Dentre os inúmeros instrumentos de que dispõe a sociedade para alcançar tão elevado objetivo está a religião, pois somente quando se coloca a questão da transcendência, a que se denomina Deus, encontra a comunidade humana e cada uma das pessoas individualmente, respostas às perguntas fundamentais que todos se colocam diante da vida. (CATÃO, 1995, não paginado).
A natureza religiosa do homem é anterior a qualquer religião. Essa extensão religiosa estimula o ser humano a buscar de forma dinâmica sua concretização plena e definitiva na constante superação e transcendência do que é considerado como limite.
Como ser espiritual o homem tem a necessidade de obter respostas a aspirações que a racionalização não consegue responder, tendo na religiosidade a possibilidade de estar em contato com o mundo sobrenatural permitindo na busca pela perfeição encontrar motivos fundamentais para a própria existência, como afirma Caron (1998, não paginado):
A pessoa humana, enquanto agente do seu desenvolvimento, busca cada vez mais a perfeição, o ideal de vida, a realização, a felicidade. Ela não existe nem age em compartimentos e sua experiência acontece numa determinada inserção sócio-cultural. Ela é sempre um todo, em constante busca de razões e de valores fundamentais da vida. O transcendente é o horizonte dessa busca.

**Tarefa proposta**
Reproduza na íntegra o texto sobre religiosidade e transcendência, sem alterar nenhuma palavra nem a pontuação.

**Material fornecido**

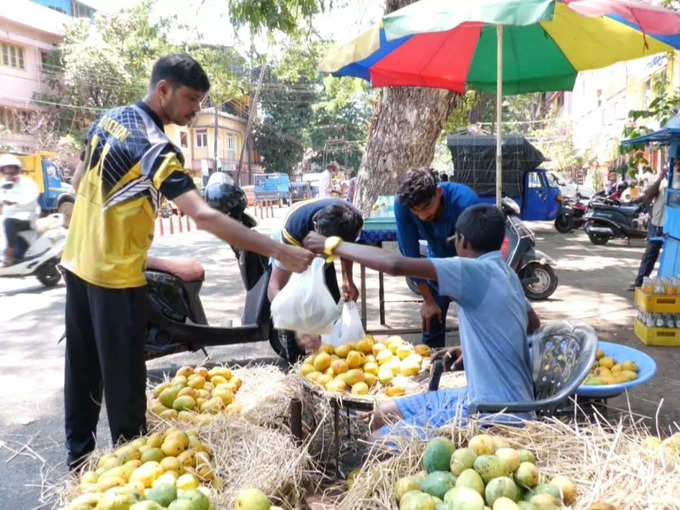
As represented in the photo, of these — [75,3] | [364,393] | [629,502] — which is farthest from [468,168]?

**Resposta à tarefa**
Dentre os inúmeros instrumentos de que dispõe a sociedade para alcançar tão elevado objetivo está a religião, pois somente quando se coloca a questão da transcendência, a que se denomina Deus, encontra a comunidade humana e cada uma das pessoas individualmente, respostas às perguntas fundamentais que todos se colocam diante da vida. (CATÃO, 1995, não paginado).
A natureza religiosa do homem é anterior a qualquer religião. Essa extensão religiosa estimula o ser humano a buscar de forma dinâmica sua concretização plena e definitiva na constante superação e transcendência do que é considerado como limite.
Como ser espiritual o homem tem a necessidade de obter respostas a aspirações que a racionalização não consegue responder, tendo na religiosidade a possibilidade de estar em contato com o mundo sobrenatural permitindo na busca pela perfeição encontrar motivos fundamentais para a própria existência, como afirma Caron (1998, não paginado):
A pessoa humana, enquanto agente do seu desenvolvimento, busca cada vez mais a perfeição, o ideal de vida, a realização, a felicidade. Ela não existe nem age em compartimentos e sua experiência acontece numa determinada inserção sócio-cultural. Ela é sempre um todo, em constante busca de razões e de valores fundamentais da vida. O transcendente é o horizonte dessa busca.